By Joe Shelton
Sicario” (2015) was something very like a masterpiece, an ambitious tale of crime on the borderlands that sometimes felt like the progeny of a bloody-minded Western and an ethical inquiry disguised as a horror film, didn’t seem like it needed a sequel. Its various threads were all resolved — or left conspicuously unresolved to make a point about its world of violently amoral men — by the film’s queasy but inevitable conclusion. And the film’s protagonist, the DEA agent portrayed by Emily Blunt, has realized that she desperately needs to get away from this world of weak men and toxic violence.
She must have done just that because in “Sicario: Day of the Soldado” she’s nowhere to be found. Which means that there’s no-one to check the consciences of Benicio Del Toro’s Alejandro and Josh Brolin’s Matt Graver, who are now largely allowed to their own violent, amoral devices. This time around, Alejandro, fresh off his last revenge but evidently not having achieved satisfaction, is called to foment war between the cartels, a task he completes with vicious but sad-eyed relish but which is not without complications.

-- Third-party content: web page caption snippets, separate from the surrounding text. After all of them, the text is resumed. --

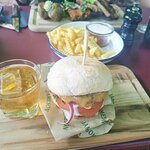 Dryed-Age-Burger mit Wisky und Pommes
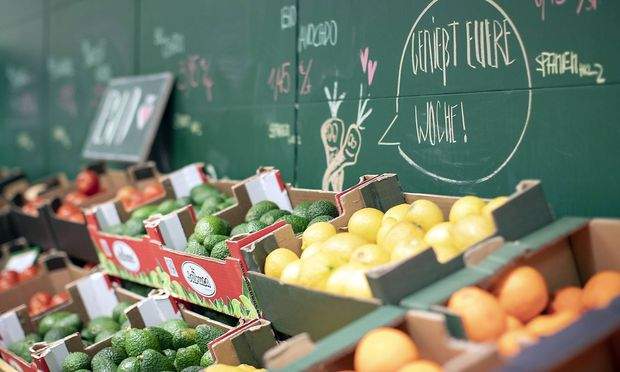 Symbolbild zum Thema Bio Lebensmittel Eine Obst und Gemuesauslage im Supermarkt Bioladen Berlin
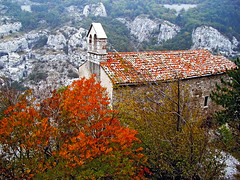 S. Maria di Siaris / sv. Marija na Pečeh (Vid Pogacnik) Tags: italy italia valrosandra glinščica stamaria church old autumn outdoors hiking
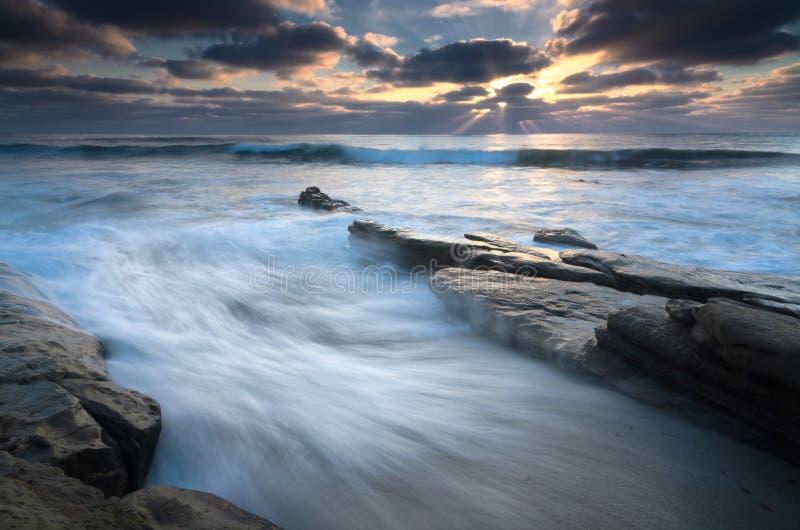 Спеша приливы на Windansea стоковые изображения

Brolin and crew must fake the kidnapping of a cartel leader’s daughter, contend with federales loyal to the crime families, and defend their violent, amoral devices from their boss (Catherine Keener), whose rote disapproval of the proceedings serves less as a plot point than a plot necessity.
So yes, there’s plenty of, for lack of a better phrase, toxic masculinity — including the often unpleasant combination of bravado and violence. But where “Sicario 2” succeeds is where it hews close to its predecessor: the tone. The film is still gorgeously photographed, with Darius Wolski filling the shoes of the original Sicario’s Roger Deakins quite admirably. And the score by
Hildur Guðnadóttir (taking over for the late Johann Johannsson) is still pure dread, all ominous strings and strange, arrythmic drums over atmospheric soundscapes that evoke a feeling somewhere between grand guignol and profound foreboding.
And, ultimately, as the film nears its conclusion, it does get more interested in the ethical questions that occupied its predecessor. The film’s best sequences see the usually unflappable Alejandro having to perform the task of illegally entering the United States with a group of desperate asylum seekers. Not only is it a chastening moment for Del Toro’s hitman character, its a chastening moment for its American audience, who are reminded what some of those asylum seekers are escaping from, and what some of them are hoping to find in our country.
While it doesn’t achieve the same heights as the first “Sicario”, the sequel does suggest interesting opportunities for the series going forward. And I, for one, can be counted to be in the opening weekend audience of “Sicario 3” whenever it materializes.